Je dirais plutôt que la Suisse a un rapport pathologique au paysage. Les Suisses ne se sont jamais remis du fait que leur paysage a été inventé par des artistes et des poètes étrangers, comme John Ruskin et Friedrich Schiller. Comme si, fondamentalement, ils étaient dans un rapport d’aliénation par rapport à leurs paysages, qu’ils avaient développé une sorte de schizophrénie spatiale, un amour-haine de leur environnement. Autrement, on s’expliquerait mal pourquoi le Mittelland et une grande partie des régions alpines ont cet aspect-là aujourd’hui.
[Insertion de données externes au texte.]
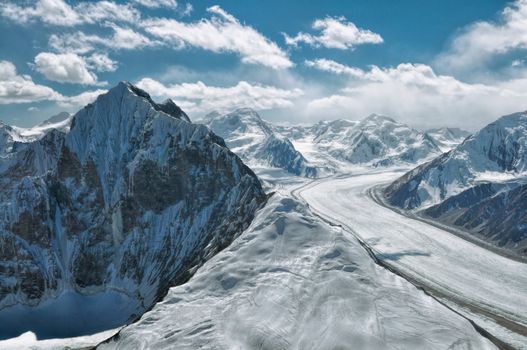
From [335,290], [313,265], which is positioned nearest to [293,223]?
[313,265]

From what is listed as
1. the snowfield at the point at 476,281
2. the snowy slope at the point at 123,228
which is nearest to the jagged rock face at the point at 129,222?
the snowy slope at the point at 123,228

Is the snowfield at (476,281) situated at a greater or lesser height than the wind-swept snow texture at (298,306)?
lesser

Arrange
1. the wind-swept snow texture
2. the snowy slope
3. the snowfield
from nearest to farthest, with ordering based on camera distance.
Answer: the wind-swept snow texture → the snowfield → the snowy slope

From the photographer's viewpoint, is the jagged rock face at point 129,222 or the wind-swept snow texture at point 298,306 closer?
the wind-swept snow texture at point 298,306

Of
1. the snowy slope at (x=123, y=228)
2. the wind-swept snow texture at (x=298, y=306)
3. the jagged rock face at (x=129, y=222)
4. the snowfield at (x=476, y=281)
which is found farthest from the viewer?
the jagged rock face at (x=129, y=222)

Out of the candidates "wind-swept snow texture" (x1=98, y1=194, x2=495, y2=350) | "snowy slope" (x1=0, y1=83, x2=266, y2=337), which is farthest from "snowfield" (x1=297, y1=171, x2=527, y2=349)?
"snowy slope" (x1=0, y1=83, x2=266, y2=337)

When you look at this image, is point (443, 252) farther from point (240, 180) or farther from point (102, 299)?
point (102, 299)

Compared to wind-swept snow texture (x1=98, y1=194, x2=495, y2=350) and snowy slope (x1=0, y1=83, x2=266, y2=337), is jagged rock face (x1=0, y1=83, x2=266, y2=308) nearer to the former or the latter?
snowy slope (x1=0, y1=83, x2=266, y2=337)

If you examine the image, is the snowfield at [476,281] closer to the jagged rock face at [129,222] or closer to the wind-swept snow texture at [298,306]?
the wind-swept snow texture at [298,306]

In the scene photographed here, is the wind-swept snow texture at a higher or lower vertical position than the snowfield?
higher

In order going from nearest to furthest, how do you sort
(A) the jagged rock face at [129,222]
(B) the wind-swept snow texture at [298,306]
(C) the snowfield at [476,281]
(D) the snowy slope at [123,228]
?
(B) the wind-swept snow texture at [298,306]
(C) the snowfield at [476,281]
(D) the snowy slope at [123,228]
(A) the jagged rock face at [129,222]
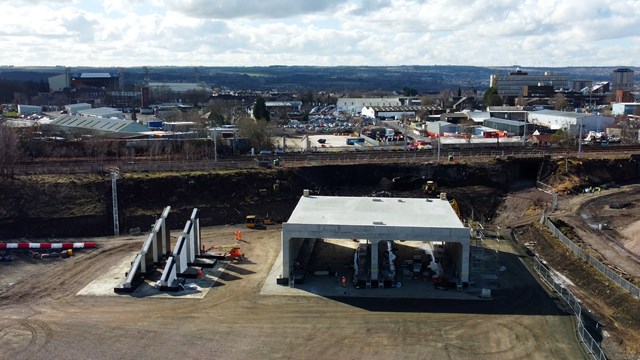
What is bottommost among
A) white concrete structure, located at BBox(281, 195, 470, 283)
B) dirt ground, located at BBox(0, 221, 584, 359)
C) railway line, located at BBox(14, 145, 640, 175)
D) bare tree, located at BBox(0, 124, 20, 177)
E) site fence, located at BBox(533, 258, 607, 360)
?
dirt ground, located at BBox(0, 221, 584, 359)

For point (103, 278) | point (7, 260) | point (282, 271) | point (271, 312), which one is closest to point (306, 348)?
point (271, 312)

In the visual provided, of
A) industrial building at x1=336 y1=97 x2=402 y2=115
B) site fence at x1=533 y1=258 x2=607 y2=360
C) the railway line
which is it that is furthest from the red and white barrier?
industrial building at x1=336 y1=97 x2=402 y2=115

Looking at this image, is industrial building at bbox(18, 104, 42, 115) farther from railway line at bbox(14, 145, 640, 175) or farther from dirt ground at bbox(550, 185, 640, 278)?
dirt ground at bbox(550, 185, 640, 278)

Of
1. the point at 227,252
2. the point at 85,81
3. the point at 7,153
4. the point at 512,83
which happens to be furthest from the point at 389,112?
the point at 85,81

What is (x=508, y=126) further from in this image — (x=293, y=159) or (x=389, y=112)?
(x=293, y=159)

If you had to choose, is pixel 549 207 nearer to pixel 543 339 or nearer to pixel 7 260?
pixel 543 339

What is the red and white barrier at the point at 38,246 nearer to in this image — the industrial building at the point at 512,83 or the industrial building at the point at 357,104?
the industrial building at the point at 357,104
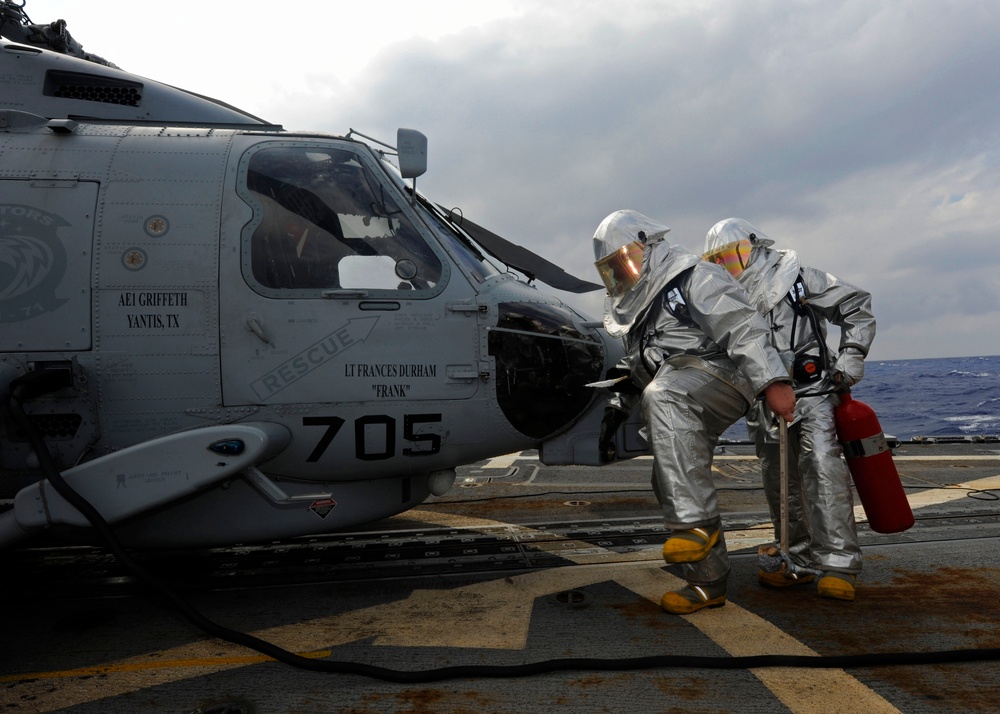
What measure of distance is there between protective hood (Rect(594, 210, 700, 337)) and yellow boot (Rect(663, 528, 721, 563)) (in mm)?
1158

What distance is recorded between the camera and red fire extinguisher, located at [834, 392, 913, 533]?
11.6 feet

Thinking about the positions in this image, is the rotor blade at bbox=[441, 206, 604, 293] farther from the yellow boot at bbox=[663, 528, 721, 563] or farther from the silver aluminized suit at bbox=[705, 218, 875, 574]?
the yellow boot at bbox=[663, 528, 721, 563]

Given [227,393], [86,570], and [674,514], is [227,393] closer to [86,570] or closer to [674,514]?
[86,570]

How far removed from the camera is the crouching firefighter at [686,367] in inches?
125

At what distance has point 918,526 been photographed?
4762 millimetres

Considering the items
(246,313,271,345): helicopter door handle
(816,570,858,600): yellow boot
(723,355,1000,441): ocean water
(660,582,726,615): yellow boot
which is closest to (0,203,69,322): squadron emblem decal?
(246,313,271,345): helicopter door handle

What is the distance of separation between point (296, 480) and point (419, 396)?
88 cm

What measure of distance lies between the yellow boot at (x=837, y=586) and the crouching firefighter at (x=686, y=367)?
55 centimetres

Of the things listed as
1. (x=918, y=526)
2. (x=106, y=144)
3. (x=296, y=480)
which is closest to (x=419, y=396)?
(x=296, y=480)

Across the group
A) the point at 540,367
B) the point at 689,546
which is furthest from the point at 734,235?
the point at 689,546

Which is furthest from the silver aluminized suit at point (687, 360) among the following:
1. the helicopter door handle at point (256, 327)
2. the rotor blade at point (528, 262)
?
the helicopter door handle at point (256, 327)

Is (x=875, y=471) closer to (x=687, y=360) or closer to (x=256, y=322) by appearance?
(x=687, y=360)

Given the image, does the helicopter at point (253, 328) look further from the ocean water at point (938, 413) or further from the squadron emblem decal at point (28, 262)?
the ocean water at point (938, 413)

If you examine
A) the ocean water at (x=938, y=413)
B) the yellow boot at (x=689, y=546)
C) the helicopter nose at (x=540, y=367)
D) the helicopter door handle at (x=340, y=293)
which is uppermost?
the helicopter door handle at (x=340, y=293)
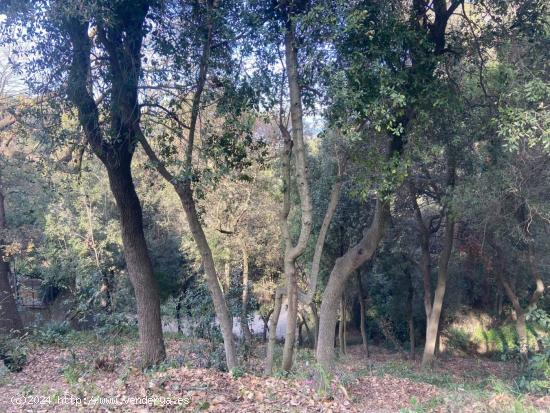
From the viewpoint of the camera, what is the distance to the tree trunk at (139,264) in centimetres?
1045

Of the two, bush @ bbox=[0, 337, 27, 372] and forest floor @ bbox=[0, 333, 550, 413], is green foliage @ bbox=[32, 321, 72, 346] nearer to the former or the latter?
bush @ bbox=[0, 337, 27, 372]

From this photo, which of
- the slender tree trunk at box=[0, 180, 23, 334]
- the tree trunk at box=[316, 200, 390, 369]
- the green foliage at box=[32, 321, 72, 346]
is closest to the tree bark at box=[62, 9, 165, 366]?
the tree trunk at box=[316, 200, 390, 369]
Il est impossible de planifier quoi que ce soit, parce que l’horizon de chaque commune s’arrête à ses frontières. Et la planification à grande échelle est une fonction de l’infrastructure, un sorte de système ferroviaire très dense qui transporte et dépose des passagers dans les pays alentour. Quant aux campagnes, elles sont tombées dans les mauvaises mains de l’industrie agraire, qui les a homogénéisées et hermétiquement fermées. Il y a plus de biodiversité dans les centres-villes qu’à la campagne.

Philip Ursprung est professeur d’histoire de l’art et de l’architecture à l’Ecole polytechnique fédérale de Zurich.